L’arcade qui domine le tombeau est ornée d’une frise ciselée présentant des traces de polychromie. On y voit une série de six anges tenant des flambeaux et des encensoirs et au centre deux anges supplémentaires portant dans un linceul l’âme du défunt représentée par un enfant nu.

Le gisant est décrit par Achille Deville dans le livre qu’il consacre aux Tombeaux de la Cathédrale : « Le prélat est représenté couché sur un linceul, les bras croisés sur la poitrine, et tenant sa crosse de la main droite (la partie inférieure et la tête de la crosse ont disparu.) L’anneau pastoral est passé au doigt du milieu de la même main; mais, par une disposition assez singulière, il est arrêté à la seconde phalange. Les cheveux du prélat sont courts et arrondis. La tète est revêtue d’une mitre peu élevée, telle qu’on les portait avant le XVIème siècle, et qui est ornée seulement d’espèces de galons à enroulements d‘un beau style, qui rappellent l’époque de Saint Louis. En général, sous le rapport du dessin , la figure ne manque pas d’un certain caractère; les détails en sont traités avec soin. Le premier objet que l’on doive remarquer dans le costume de la statue est le pallium. Cet ornement, signe de la dignité archiépiscopale et de l’investiture papale, se compose ici de deux bandes plates et nues, dont l’une coupe horizontalement la poitrine , et la seconde descend perpendiculairement jusqu’au-dessous des genoux. Le pallium est placé sur la chape de pallium, autrement la chasuble, qui se déploie et s’arrondit par-devant« 

Pas de doute donc sur le fait que ce tombeau renferme les cendres d’un Archevêque.

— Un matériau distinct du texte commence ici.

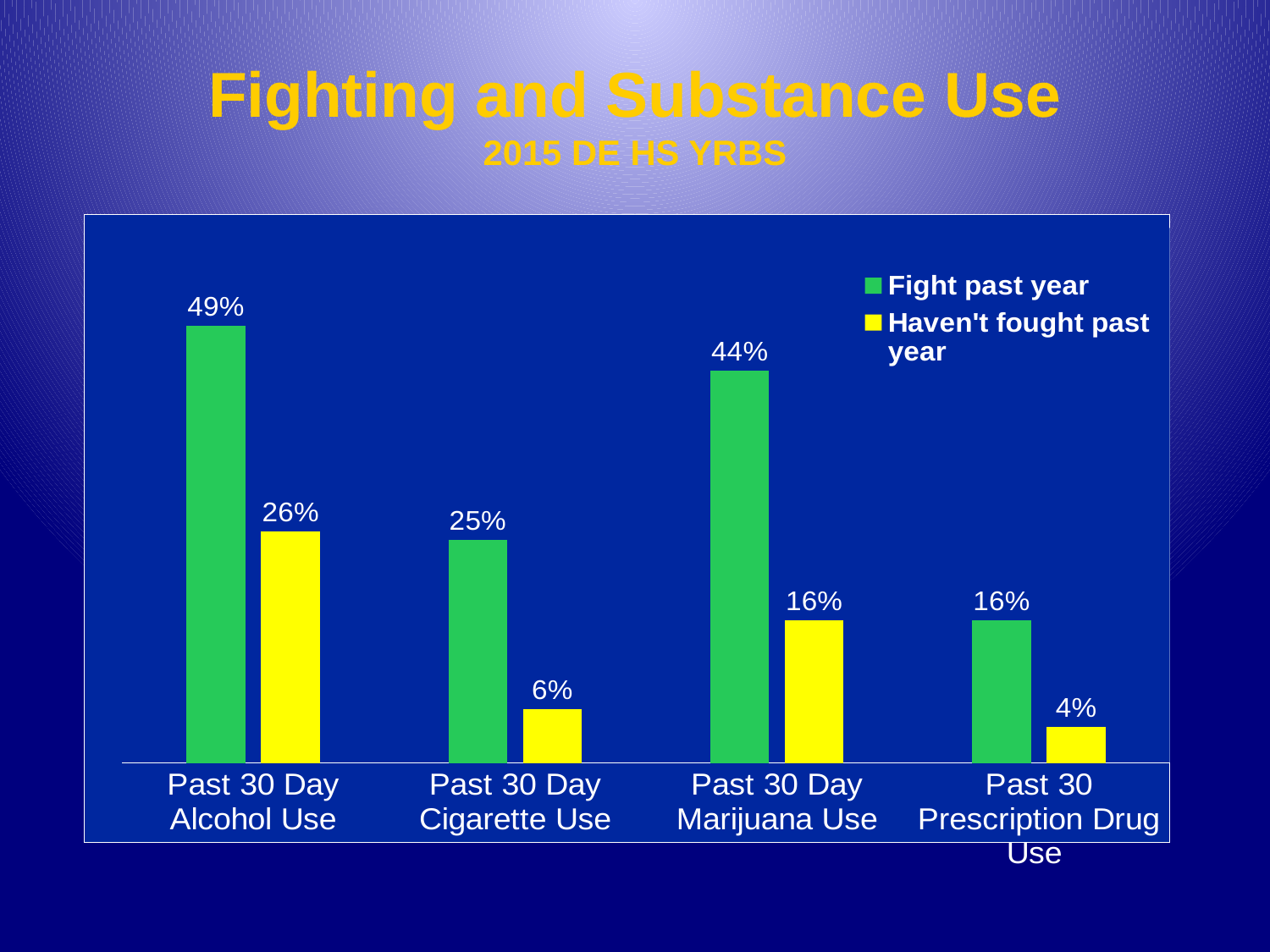
Which is larger for Past 30 Day Cigarette Use: Fight past year or Haven't fought past year? Fight past year How many series does the legend list? 2 What is the value for Haven't fought past year for Past 30 Day Cigarette Use? 6% What kind of chart is shown on the slide? Bar chart What is the difference between Fight past year and Haven't fought past year for Past 30 Day Marijuana Use? 28% Which category has the highest value for Fight past year? Past 30 Day Alcohol Use Which category has the lowest value for Haven't fought past year? Past 30 Prescription Drug Use What is the value for Fight past year for Past 30 Day Alcohol Use? 49% What colour are the bars for the Haven't fought past year series? Yellow What is the value for Haven't fought past year for Past 30 Prescription Drug Use? 4% What is the value for Fight past year for Past 30 Day Marijuana Use? 44% How many categories are shown on the x axis? 4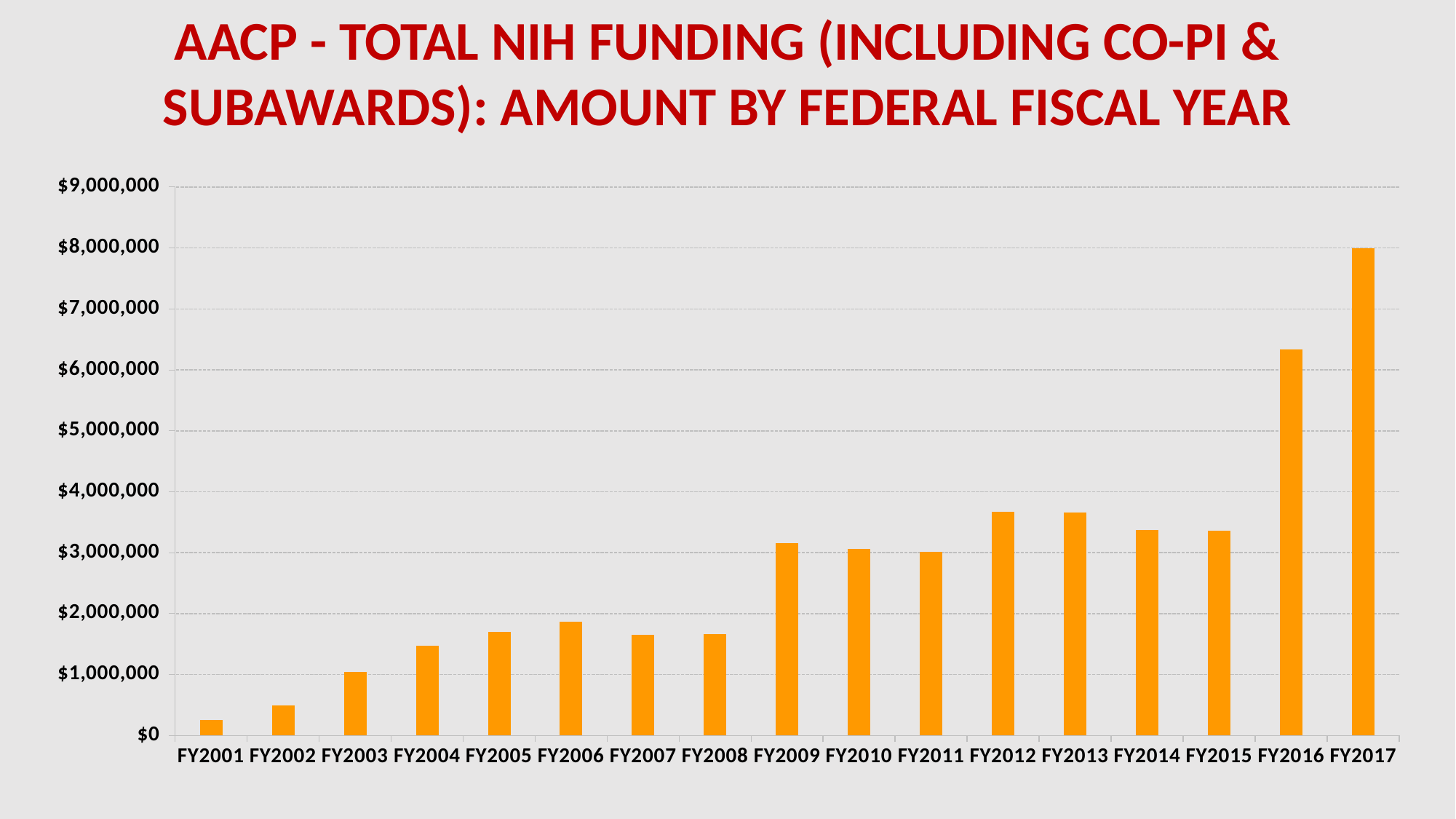
Is the value for FY2006 greater or less than $2,000,000? less Which fiscal year has the highest total NIH funding? FY2017 Which has higher funding, FY2003 or FY2005? FY2005 What kind of chart is shown on the slide? Bar chart Is the value for FY2017 greater or less than $7,000,000? greater Is the value for FY2016 greater or less than $6,000,000? greater Overall, does total NIH funding rise or fall from FY2001 to FY2017? Rise Which has higher funding, FY2016 or FY2009? FY2016 Which fiscal year has the lowest total NIH funding? FY2001 How many fiscal years are plotted on the chart? 17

Lequel cependant ?

Au XIXème siècle les historiens rouennais hésitent entre Maurice, Archevêque de Rouen de 1231 à sa mort en 1235 et Guillaume de Durfort, Archevêque de 1319 à sa mort en 1330.

Pour Deville le style du monument est clairement antérieur au décès du second prétendant ! Il l’attribue donc à Maurice et ajoute : « J’ai trouvé dans les archives départementales un sceau de cet archevêque, sur lequel il est représenté : l’image du sceau et la statue du tombeau offrent la plus complétés analogie.« 

Cependant en 1912, Maurice Allinne, archéologue et conservateur du Musée des Antiquités et des monuments historiques de la Seine-Inférieure, affirme que ce tombeau est en fait celui de d’Hugues d’Amiens, Archevêque de Rouen de 1130 à 1164.

Ce tombeau aurait, en effet, été initialement installé dans la cathédrale romane pour abrité les restes d’Hugues d’Amiens. Puis, après l’incendie de 1200, démonté lors de la démolition du chœur roman, pour être remonté dans la nouvelle cathédrale gothique, à son emplacement actuel, pour recevoir la dépouille de Maurice.